Anatomía: Los lobos árticos tienden a ser más pequeños que el lobo común. Su longitud oscila entre 1 y 2 metros, incluyendo la cola siendo los machos más grandes que las hembras. Su altura varía de 63 a 78 cm, siendo más compactos que los lobos comunes con un peso medio de 45 kilogramos encontrándose ejemplares adultos que alcanzaban hasta 80 kilos. Usualmente tienen orejas pequeñas, lo que les ayuda a conservar el calor corporal.
Caza: Los lobos árticos, como todos los lobos, cazan en manada. Sus presas son comúnmente caribúes y bueyes almizcleros. Por otra parte, cazan otros animales que puedan encontrar, como liebres árticas, focas, perdices nivales y lemmings.

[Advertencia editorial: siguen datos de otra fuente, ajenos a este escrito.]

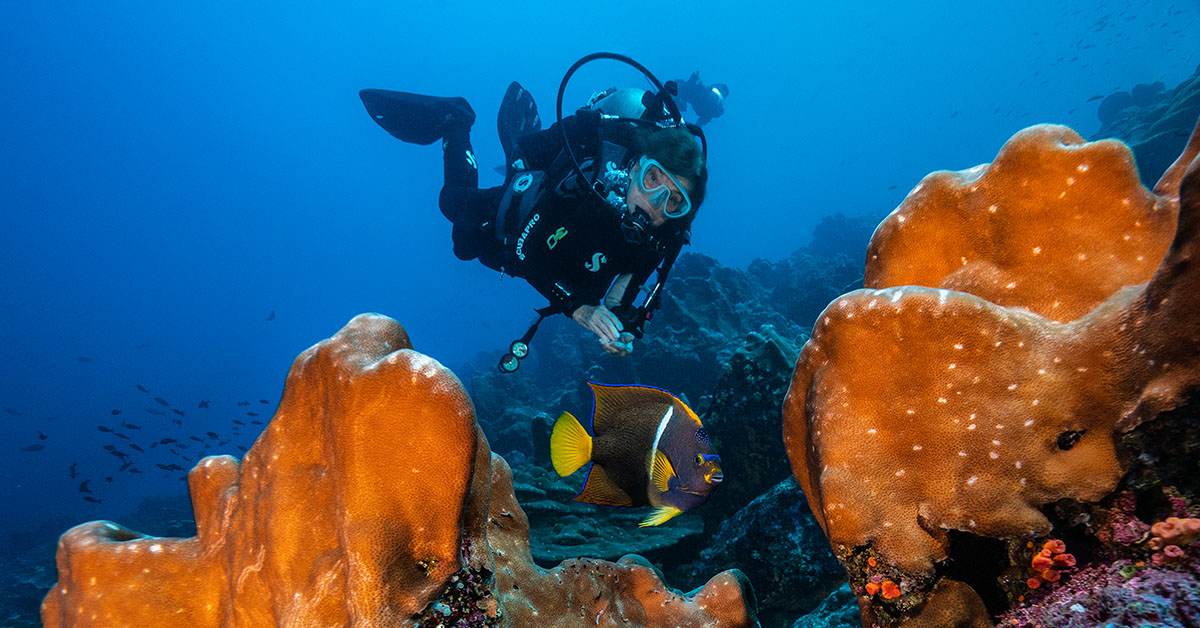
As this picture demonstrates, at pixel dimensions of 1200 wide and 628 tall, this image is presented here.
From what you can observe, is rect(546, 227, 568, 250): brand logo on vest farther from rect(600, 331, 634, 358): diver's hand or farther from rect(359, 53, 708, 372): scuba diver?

Debido a la escasez de plantas de pastar, estos lobos se ven obligados a recorrer grandes áreas (de hasta 2600 km²) para encontrar presas siguiendo los rebaños.

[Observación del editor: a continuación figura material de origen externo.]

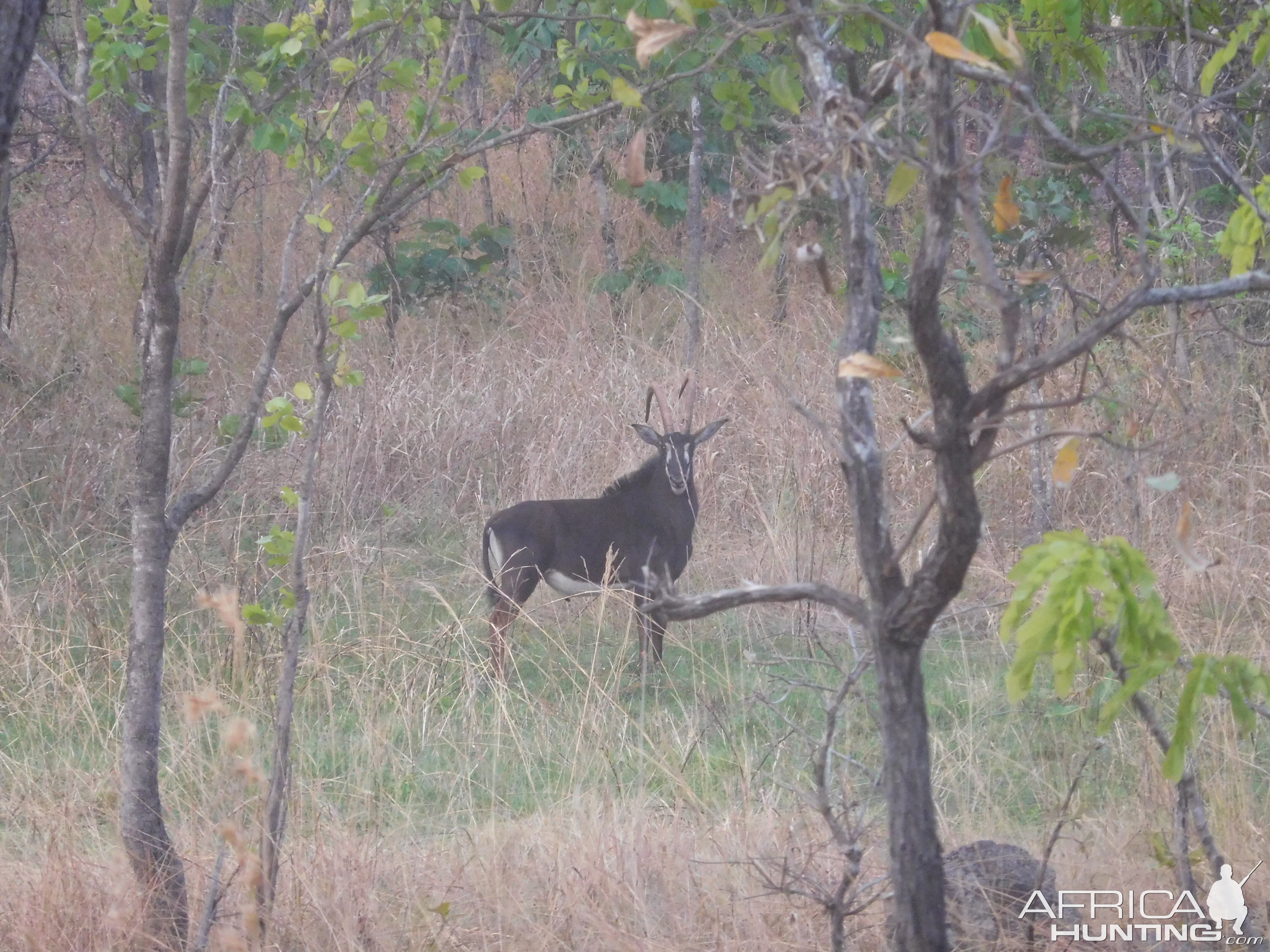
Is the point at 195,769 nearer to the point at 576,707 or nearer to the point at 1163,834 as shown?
the point at 576,707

Reproducción: Normalmente, solo el macho alfa y la hembra alfa se aparean, pero en manadas grandes no son los únicos. Se vuelven aptos para el apareamiento a los dos o tres años de nacidos. Debido a la dificultad causada por el permafrost del ártico para cavar guaridas, los lobos árticos a menudo usan recovecos entre las piedras, cuevas o incluso depresiones en el suelo como guarida.

Distribución: Los lobos árticos habitan en las islas árticas de Canadá y las costas este y norte de Groenlandia, más al norte de la latitud 68° N, pero no en témpanos de hielo. El medio es extremadamente áspero, el helado invierno largo y oscuro, ni siquiera los Inuit viven tan al norte. Como caso excepcional en las subespecies de lobo, el lobo ártico todavía puede ser encontrado en todo su hábitat natural original, debido a que en este entorno rara vez encuentran presencia humana.
El Santuario del lobo blanco es un refugio para lobos de esta subespecie localizado en Oregón (EE. UU.).